I have switched feed to kalmbach game changer 6600r. The kids love it and seem to be growing ok but not amazing. We don't show until July 27th and I want my wether to be about 90 pounds. He is about 45-50 right now. I know as summer goes on and it gets hotter they eat and gain less. So I have them all on almost full fees. We have 3 doelings (but I don't think we are taking 1) and 1 wether. Any help I can get as far as fees or additives would be amazing. I will do my best to get pictures if you need them and think that would help. I let my niece pick out all of her goats on her own since she is 15 now it should be her job. I honestly think we sold the best ones. But we will still have fun. This girl we probably won't show is pretty nice in my opinion so I kept her even tho Kerigan didn't pick her.


----------



## RPC (Nov 6, 2009)

This is maylee (3-6 mo old class. Kerigan calls her paisley)

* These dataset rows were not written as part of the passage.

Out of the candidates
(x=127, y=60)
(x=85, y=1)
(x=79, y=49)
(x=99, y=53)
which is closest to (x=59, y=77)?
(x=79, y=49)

This is Swiss miss (6-9 mo old class)








This is mocha her wether








This is How Bout Dat who Kerigan does not plan to show (3-6 mo old class)


----------



## Jessica84 (Oct 27, 2011)

According to our 4h leader with the goats, they will gain more if they are fed 2X a day as close to 12 hours apart as you can. In a way this makes sense to me because, have you heard how starving your self as a diet actually back fires because your body goes into survival mode and when you do actually eat your body will put more weight on, so in that way it makes sense but me? I'm having my son feed free choice all they want in the creep feeder. 
Ok so I'm not a pro by any means even a tiny little bit, but when I took my bucks out this year they looked BAD, they usually don't and since I'm breeding earlier next time I wanted weight on them and have been feeding them this







And then 3 handfuls of this mixed in REALLY REALLY well.....I'm not joking it smells so bad!














And so far I am super pleased with the weight they have been putting on. I think we are 2 maybe 3 weeks in on that Nasty crap and I already see a difference.


----------



## gwith (Aug 12, 2014)

One thing we learned at goat camp, yes there is a goat camp, is that if you only give them feed, their insides will become extremely smooth and they will not absorb the nutrients as good. They recommended you feed them a handful of rough alfalfa stems at least 30 minutes before feeding time to get things going and keep the insides rough. 

We have added calf manna, black oil sunflower seeds, and corn periodically if we think we need a little something extra. 

Also, the 12 hours feedings is important. 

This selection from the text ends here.